Brief >> Restate exactly, and only, the lines from the one with "order: Carnivora" through the end of the data, with both of those end lines kept. Drop any pictures.

Extracted information >>
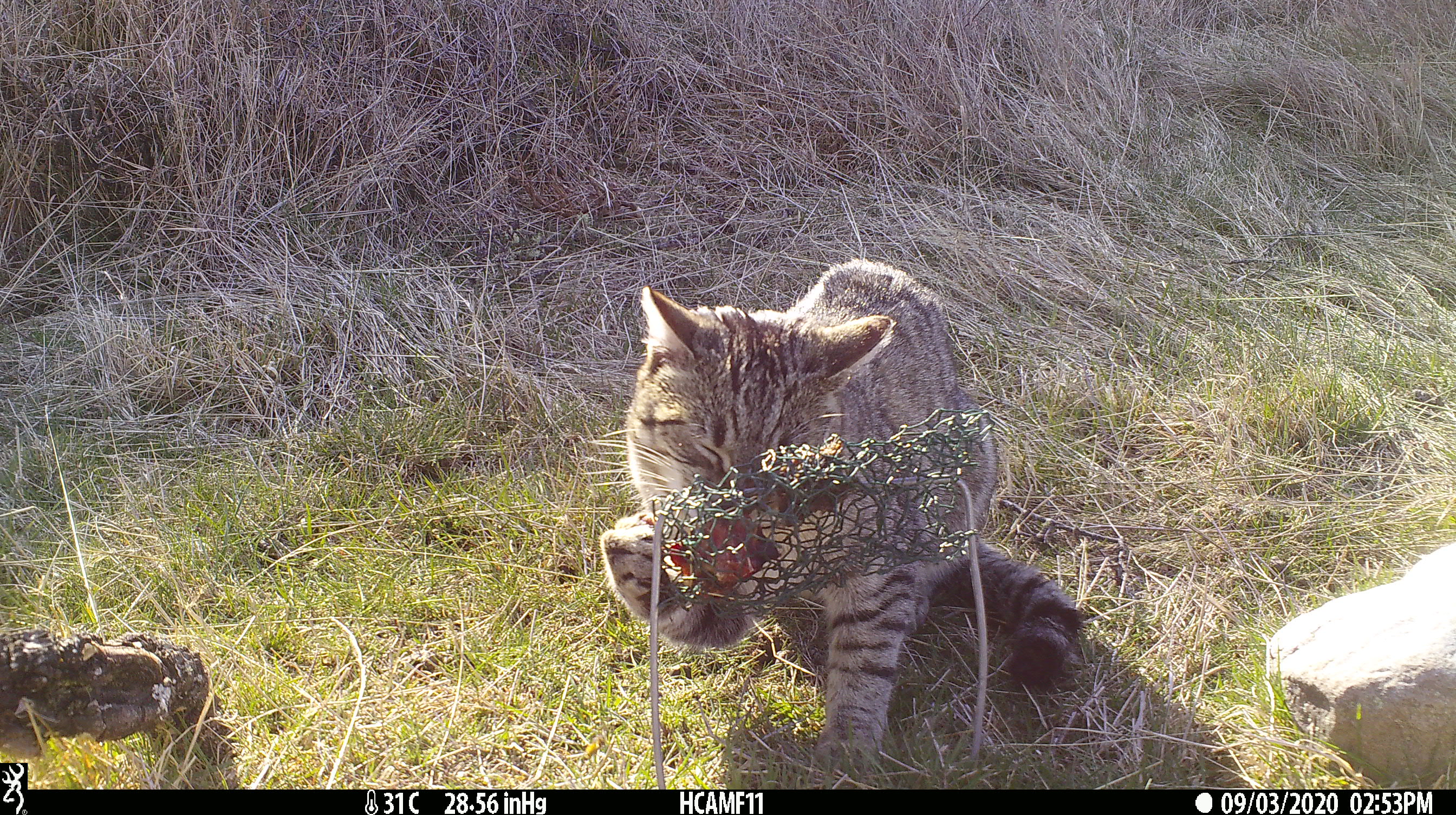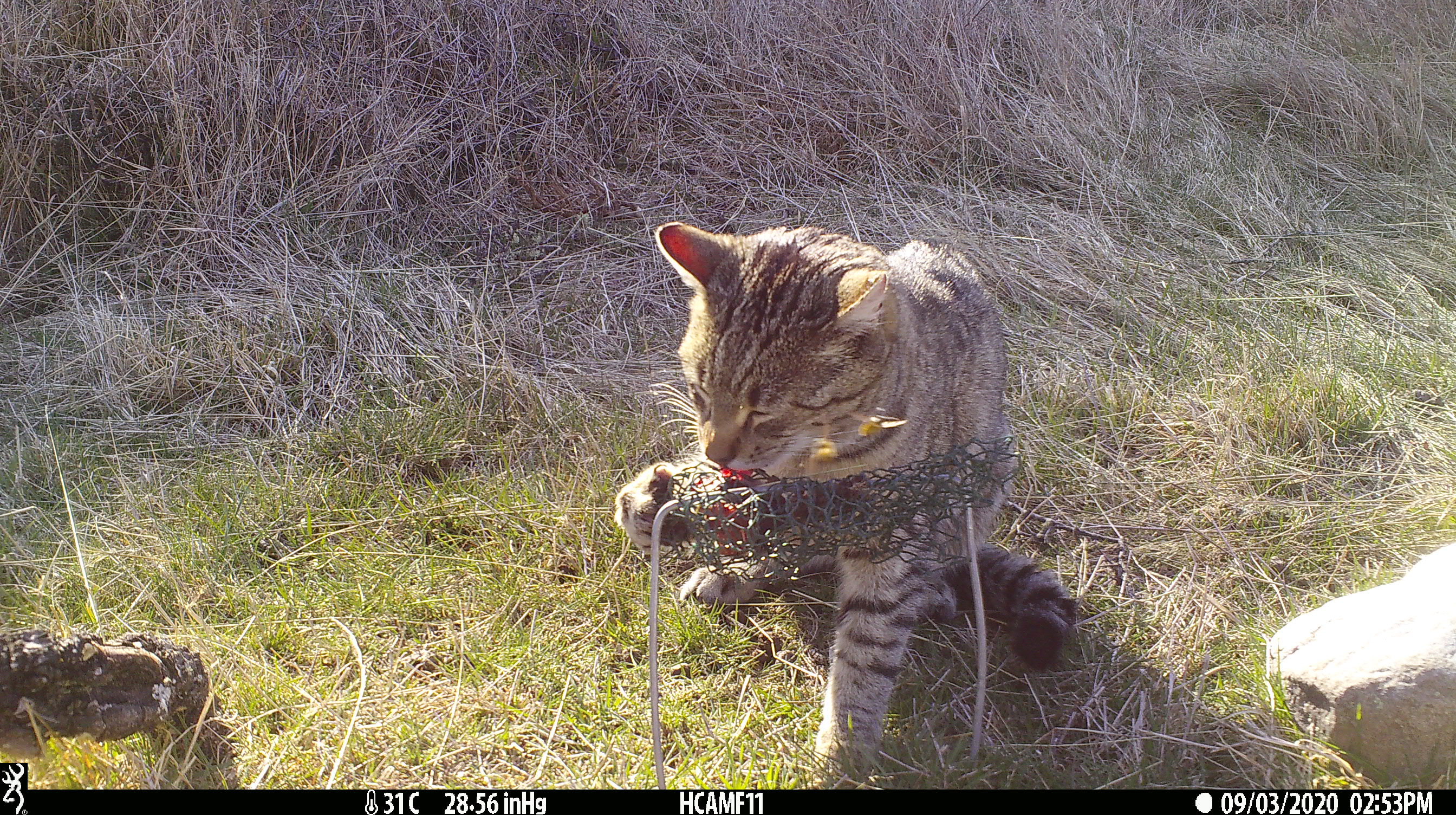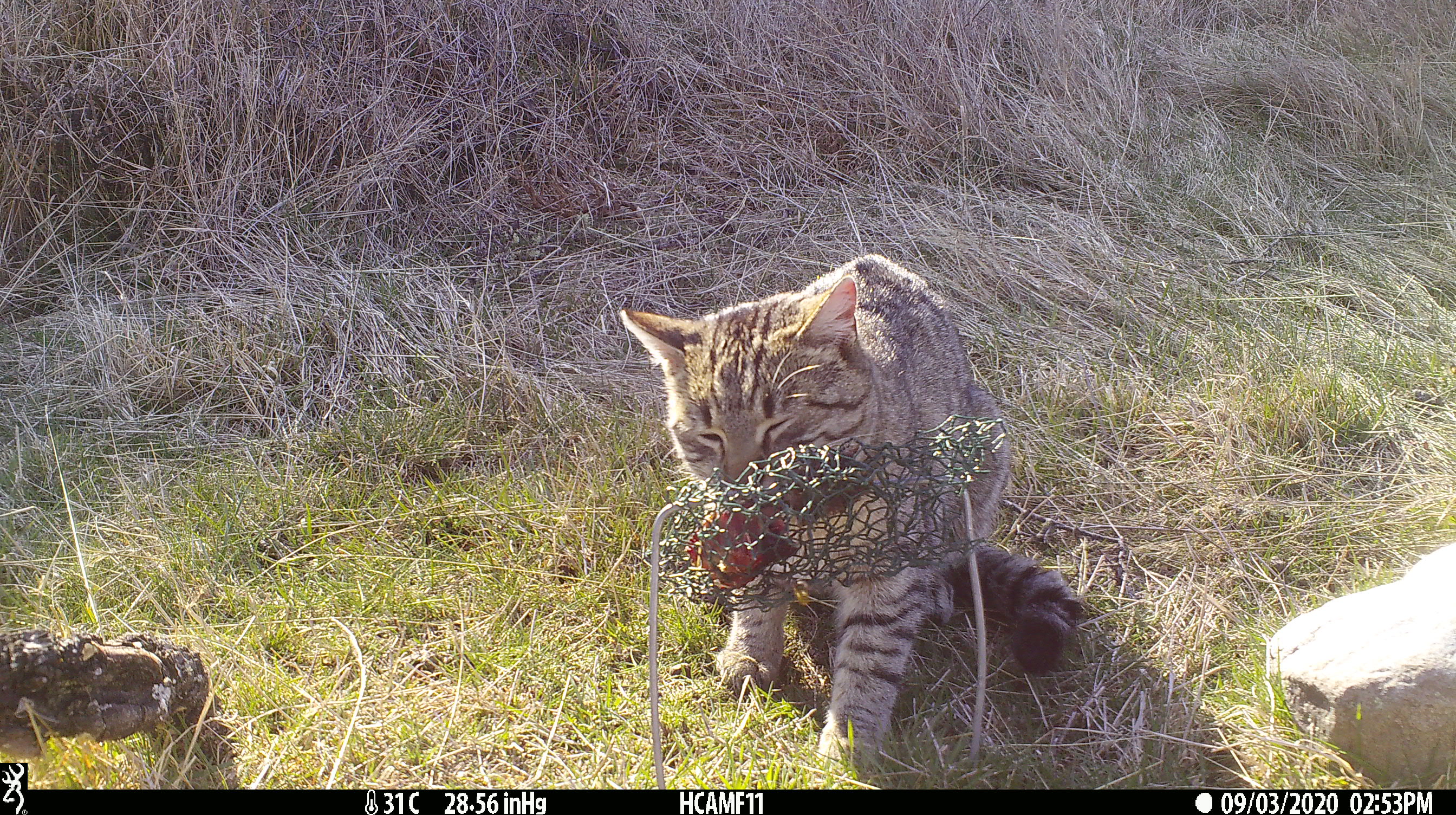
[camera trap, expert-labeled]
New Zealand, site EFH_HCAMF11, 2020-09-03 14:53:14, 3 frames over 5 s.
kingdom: Animalia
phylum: Chordata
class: Mammalia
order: Carnivora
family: Felidae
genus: Felis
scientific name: Felis catus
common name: domestic cat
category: cat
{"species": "cat (domestic cat) (Felis catus)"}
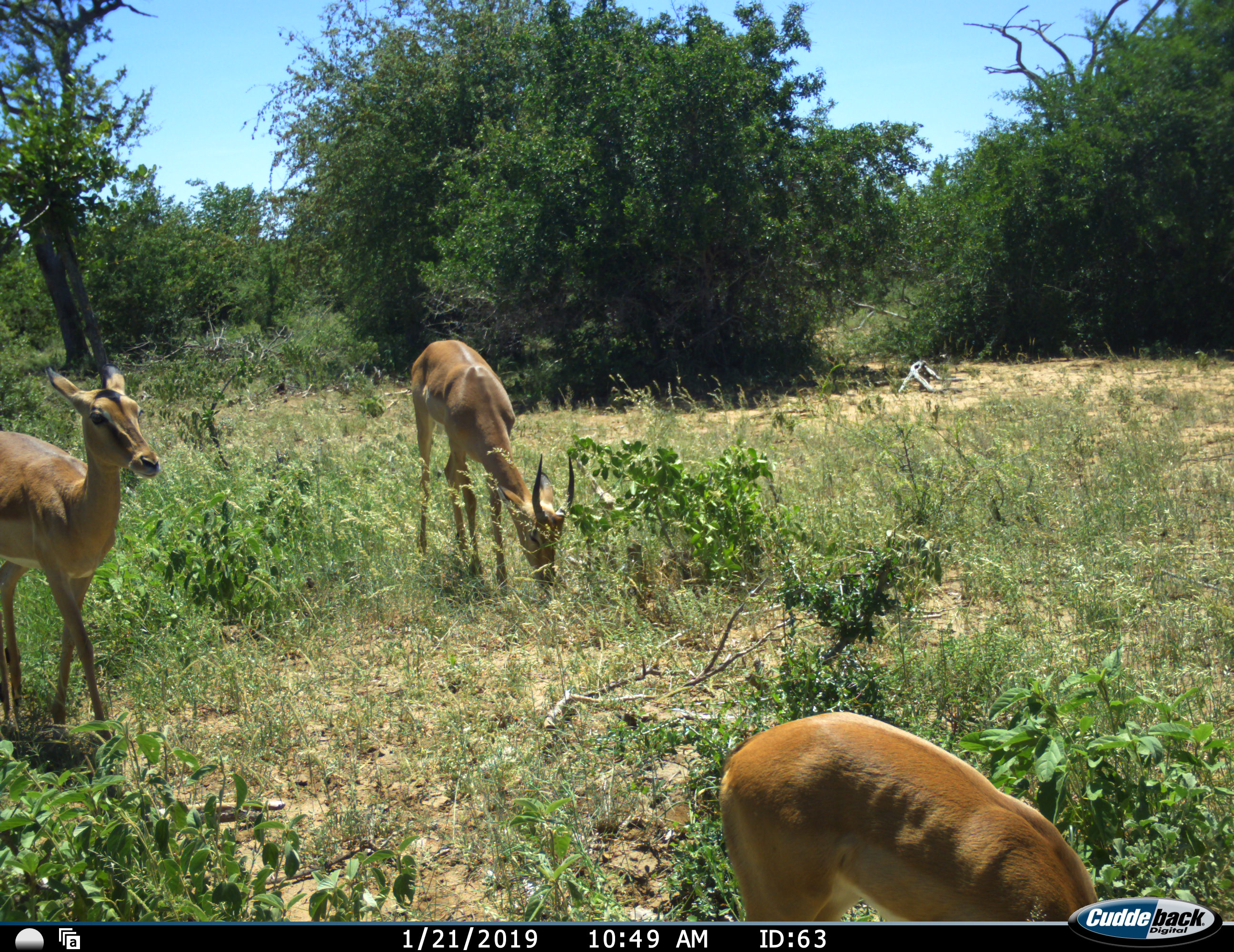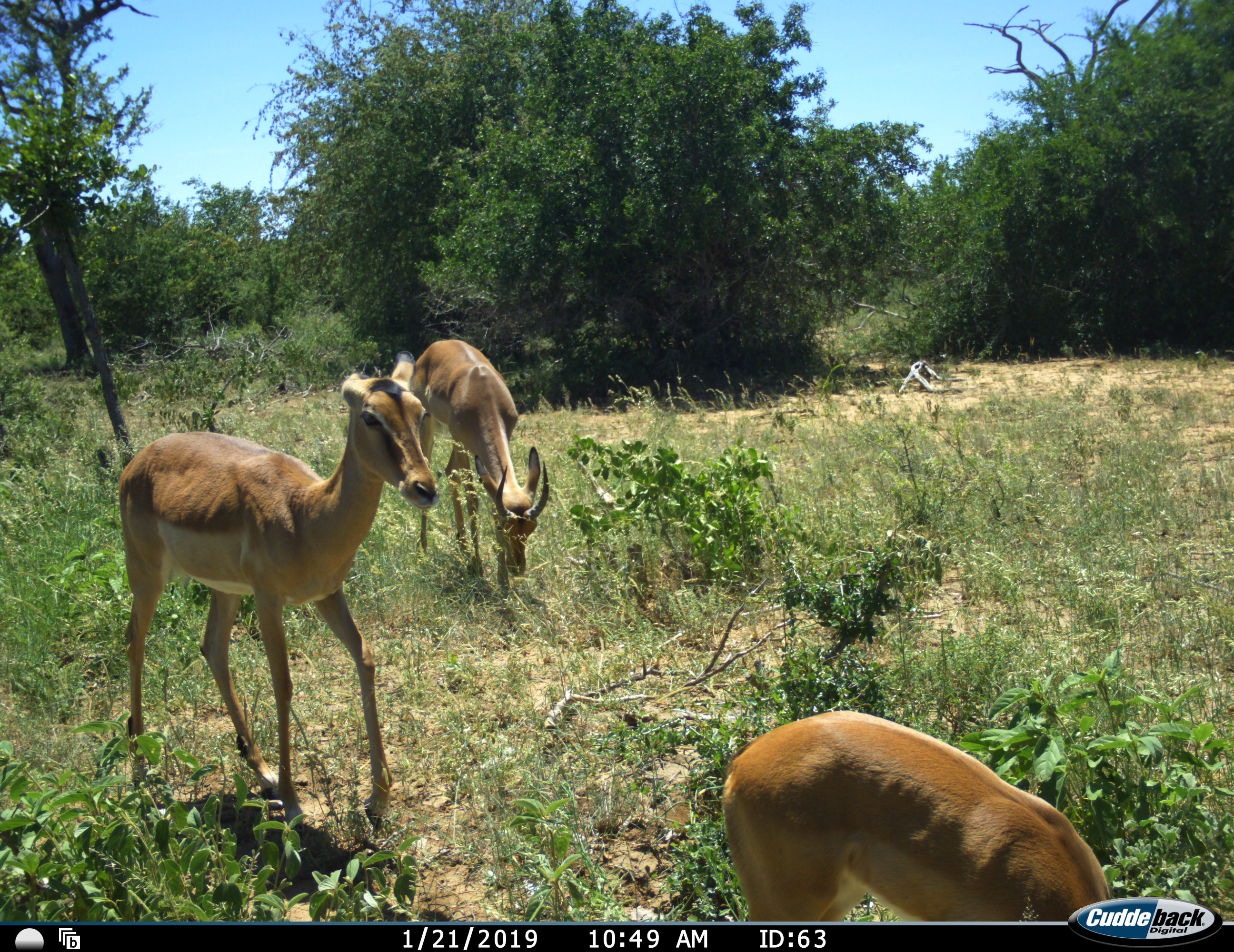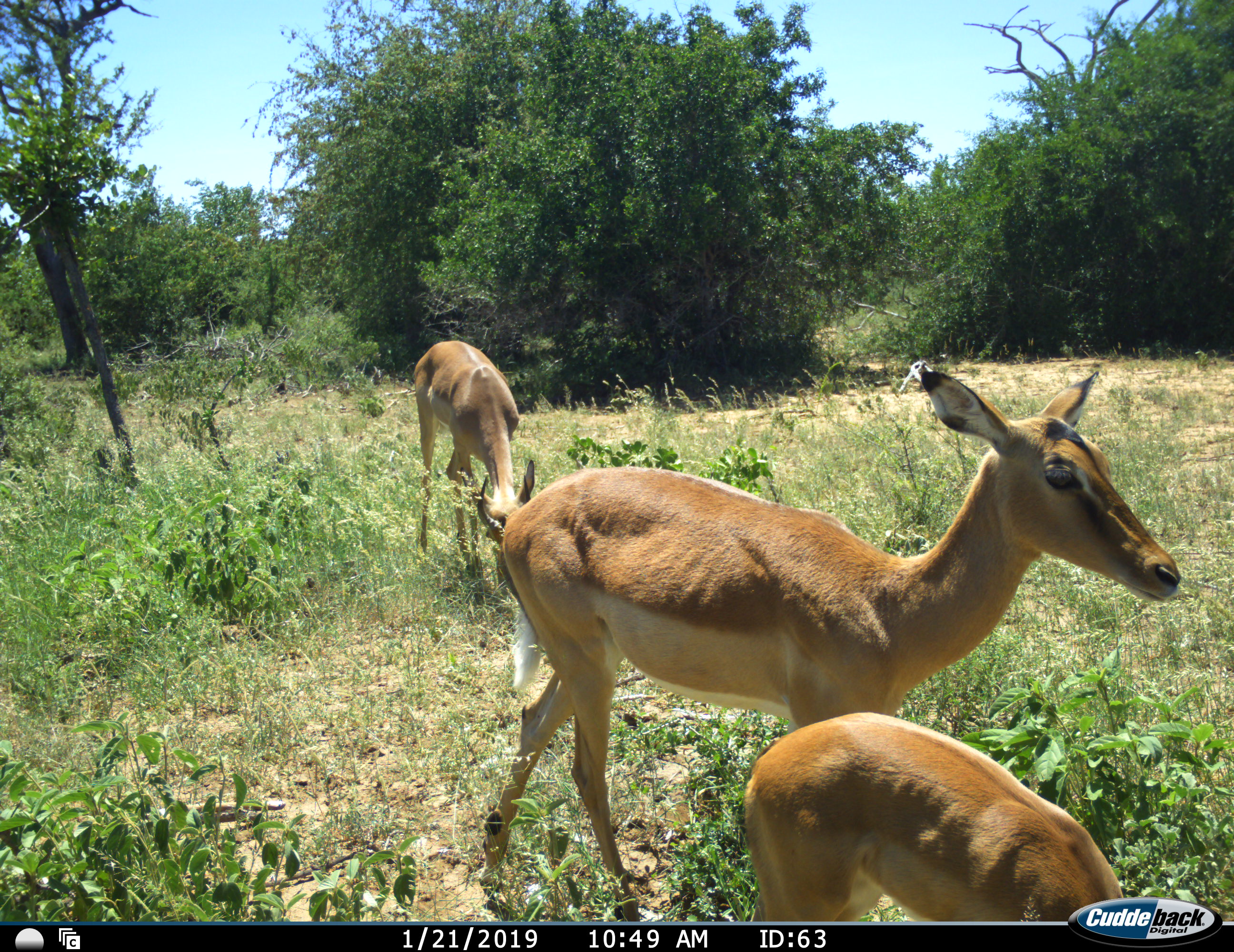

Solution to this task >>
order: Carnivora
family: Felidae
genus: Felis
scientific name: Felis catus
common name: domestic cat
category: cat
{"species": "cat (domestic cat) (Felis catus)"}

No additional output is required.